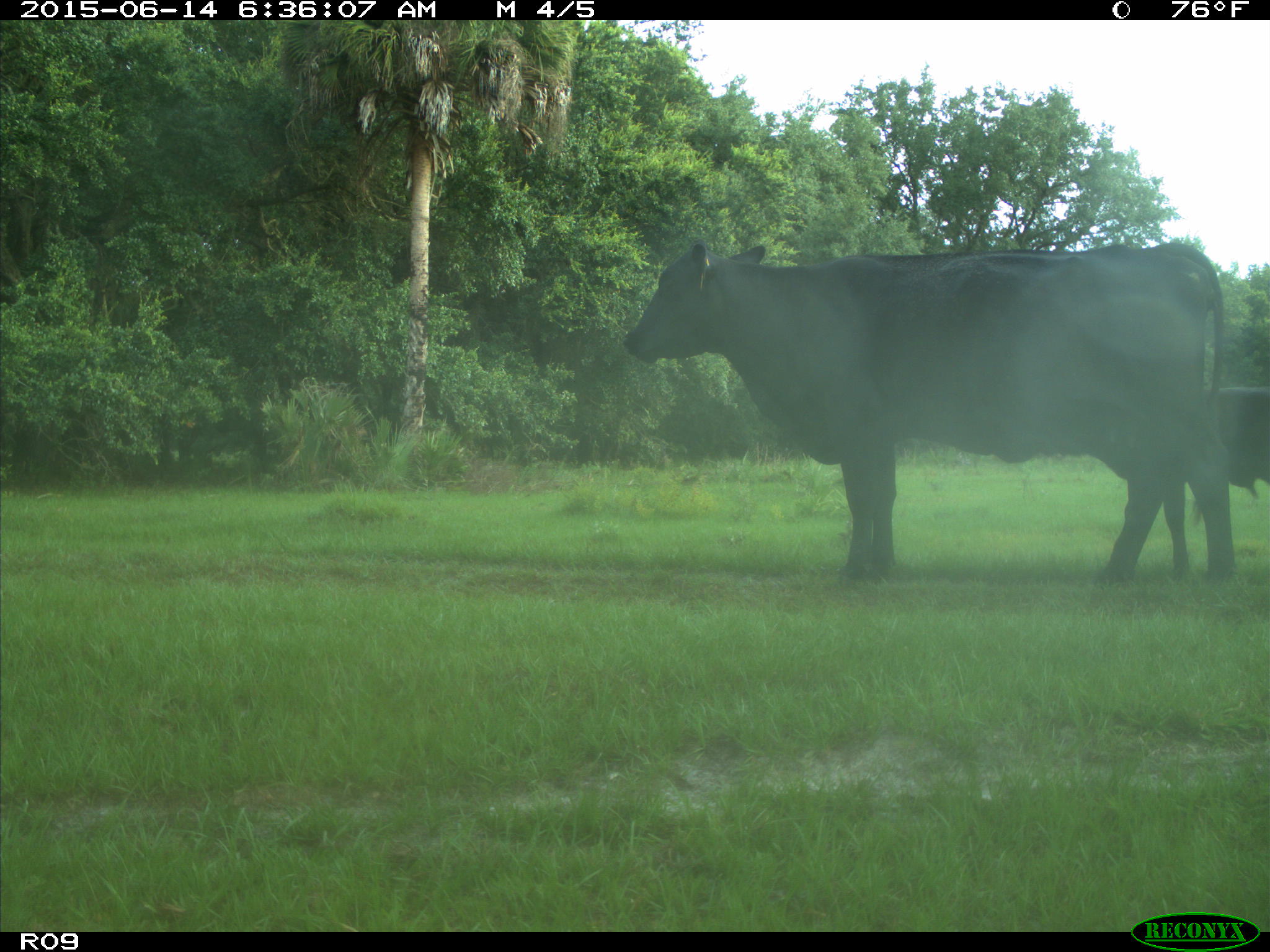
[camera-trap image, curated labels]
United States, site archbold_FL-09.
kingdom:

_ _ _ _

• [WHAT TO PRODUCE]: Produce a word-for-word version of the material, with no pictures included.

• [RESPONSE BELOW]:
[camera-trap image, curated labels]
United States, site archbold_FL-09.
kingdom:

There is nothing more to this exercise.